This repository describes and links to the works related to my PhD project. The working title is “Automated Software Architecture Explanation.” To expand a bit on what that entails, I'd like to subtitle it “Generating and Presenting Software Architectural Knowledge from Implementation.”
By the way, this is Satrio Adi Rukmono from the Eindhoven University of Technology (TU/e). My supervisors are Michel Chaudron and Lina Ochoa.

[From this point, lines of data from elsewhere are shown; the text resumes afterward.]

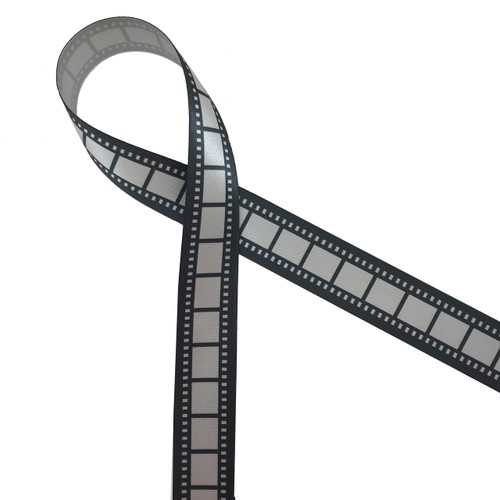 Film strip ribbon in black and silver is the ideal addition to your Movie night party theme! This is a great ribbon for party decor, party favors, floral design, table decor and craft projects with movie themes! Our ribbon is designed and printed in the USA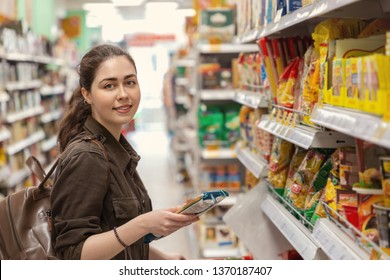 Young beautiful woman chooses products in the supermarket.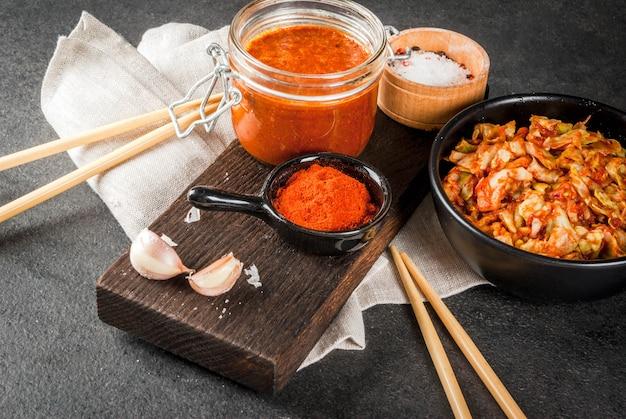 Aziatische keuken. gefermenteerd voedsel. traditioneel koreaans gerecht: kimchi-koolkool met traditionele kimchi-saus van hete rode chili, knoflook, kruiden, zout. zwarte stenen tafel. Premium Foto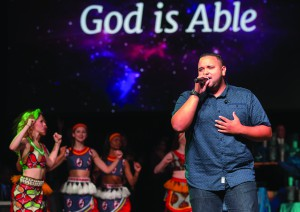 "Jeremy Rosado sings ""Able"" during a celebration of the Imagine No Malaria campaign at the 2016 General Conference."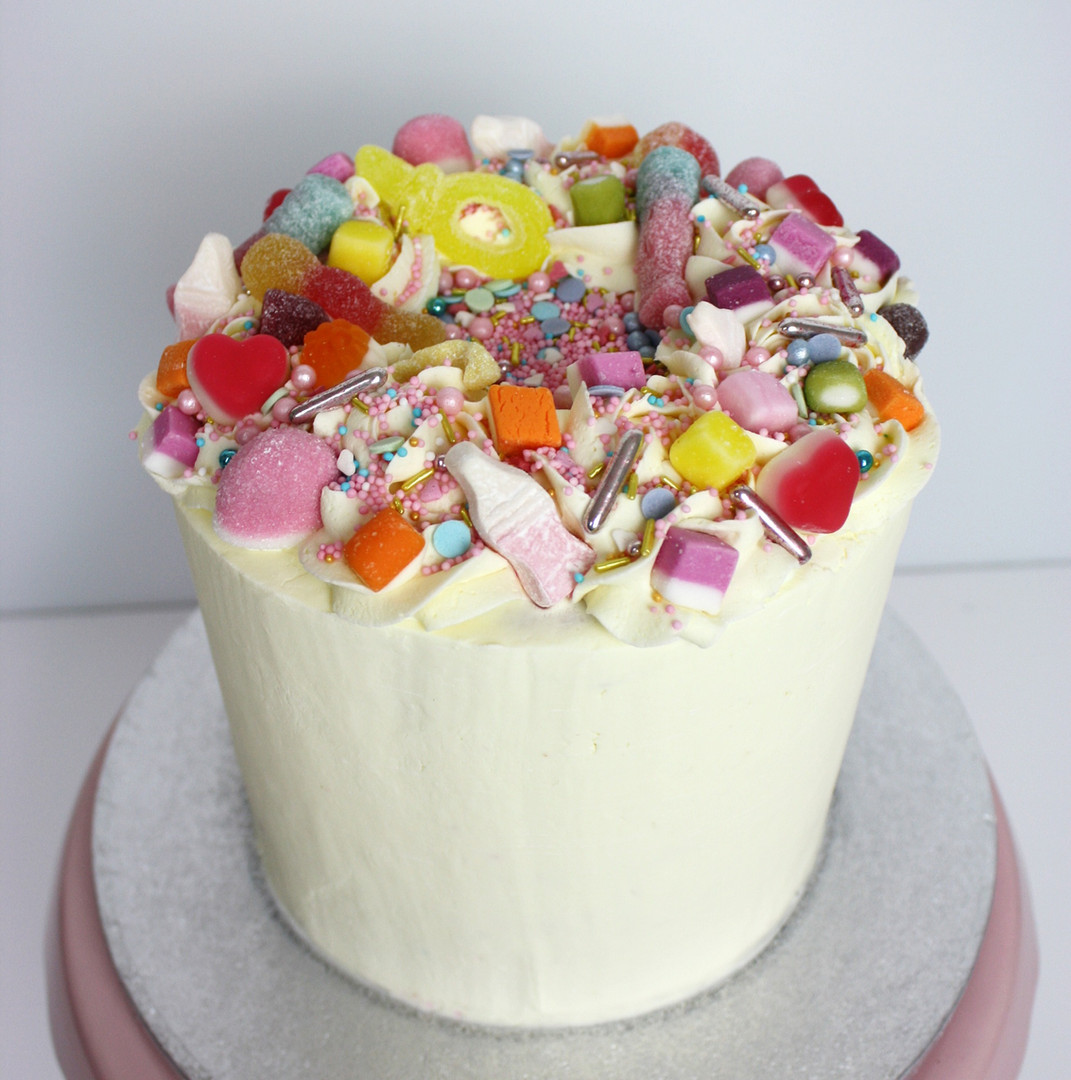 Lemon sprinkle cake with sweets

This project was sparked from a “moonshot” challenge of automated answering of software developer's questions. It describes an intelligent agent that holds knowledge of a software system, sourced from various artefacts including requirements, design, code, tests, logs, and communications. This agent can then answer questions related to various roles in software development. For example, a software engineer may ask, “What caused this defect?” while a security engineer may ask, “Which security mechanisms are used?” We imagine the different difficulty levels of questions, with the “easiest” ones being: finding things in the system, and in increasing difficulty: explaining, diagnosing, and synthesizing solution to specific problems.
In the PhD project, the scope of knowledge is limited to architectural knowledge, extracted from implementation (i.e., source code) and maybe a little design document.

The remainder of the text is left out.